1825:我在维也纳当音乐家月铯123 3198字2026年05月25日 00:14

这是一位看上去约摸二十一二岁的少女。

栗色长发,挽在脑后,露出一段白皙的脖颈。

身上的裙子是一种深色酒红——不是那种鲜艳的红,是发暗、几乎压成了紫的酒红。

眼睛是精致的绿灰色,像宝石一样漂亮。

在水晶吊灯的光下,不太清是更接近灰,还是更接近绿。

柯辞愣了一下。

这位小姐,他......

不认识。

但不知道为什么,他心里有那么一秒钟的错觉。

好像在哪见过。

“是利希滕菲尔斯小姐!”

马克西米利安见到少女,大喜,一拍腿,

“好啊!连您都来了!”

随后,他转头对柯辞解释,

“利希滕菲尔斯小姐是文化部参议利希滕菲尔斯男爵的女儿,她从小听她父亲跟我们这帮人聊海顿,从八岁开始听到现在!”
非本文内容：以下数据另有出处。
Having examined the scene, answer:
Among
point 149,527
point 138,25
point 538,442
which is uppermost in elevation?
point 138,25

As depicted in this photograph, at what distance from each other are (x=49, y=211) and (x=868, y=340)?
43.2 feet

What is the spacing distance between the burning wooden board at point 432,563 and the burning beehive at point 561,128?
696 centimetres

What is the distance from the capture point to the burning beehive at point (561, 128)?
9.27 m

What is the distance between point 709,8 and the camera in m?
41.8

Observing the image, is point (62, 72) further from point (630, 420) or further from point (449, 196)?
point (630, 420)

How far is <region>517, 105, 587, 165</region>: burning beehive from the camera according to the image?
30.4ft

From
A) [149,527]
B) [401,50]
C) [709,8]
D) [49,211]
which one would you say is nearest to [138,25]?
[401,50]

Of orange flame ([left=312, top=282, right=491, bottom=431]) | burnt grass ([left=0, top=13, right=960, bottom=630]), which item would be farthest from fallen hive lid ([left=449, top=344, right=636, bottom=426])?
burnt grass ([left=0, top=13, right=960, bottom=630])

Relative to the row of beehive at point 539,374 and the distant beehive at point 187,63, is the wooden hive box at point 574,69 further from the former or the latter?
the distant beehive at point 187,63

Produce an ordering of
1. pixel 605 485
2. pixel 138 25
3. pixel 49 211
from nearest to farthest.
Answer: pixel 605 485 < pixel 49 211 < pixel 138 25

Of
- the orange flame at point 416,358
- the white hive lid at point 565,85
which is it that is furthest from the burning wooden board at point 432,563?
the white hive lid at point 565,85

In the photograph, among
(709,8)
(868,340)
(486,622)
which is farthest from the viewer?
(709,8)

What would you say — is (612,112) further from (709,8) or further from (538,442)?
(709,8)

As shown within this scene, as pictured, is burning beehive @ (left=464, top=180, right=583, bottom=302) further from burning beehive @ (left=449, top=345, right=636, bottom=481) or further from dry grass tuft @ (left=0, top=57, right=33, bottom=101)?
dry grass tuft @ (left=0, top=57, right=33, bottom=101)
“利希滕菲尔斯家收藏的海顿手稿,比我们埃斯特哈齐家最近这十年加进去的都多!”

少女没接马克西米利安的话茬,只是目光朝柯辞这边轻轻扫过。

然后很快别开:

“这首奏鸣曲——”

“两位刚才说的,都对了一部分。”

“但都偏了。”

此话一出,原本嬉笑的马克西米利安僵了一下。

“哦?”

对面的金棕色贵族笑了一下,看向少女的时候,声音明显比刚才轻佻几分,

“小姐请讲。”

“施瓦岑贝格先生的结构创新说法,太冷了。”

“那首奏鸣曲的第二乐章,尤其是中段e小调的那一段——情感的浓度,是海顿一生作品里少有的。”

“那段三连音的低音压下来,右手反复回到一个下行的减七和弦上,这种写法,海顿在他其他奏鸣曲里几乎没有用过。”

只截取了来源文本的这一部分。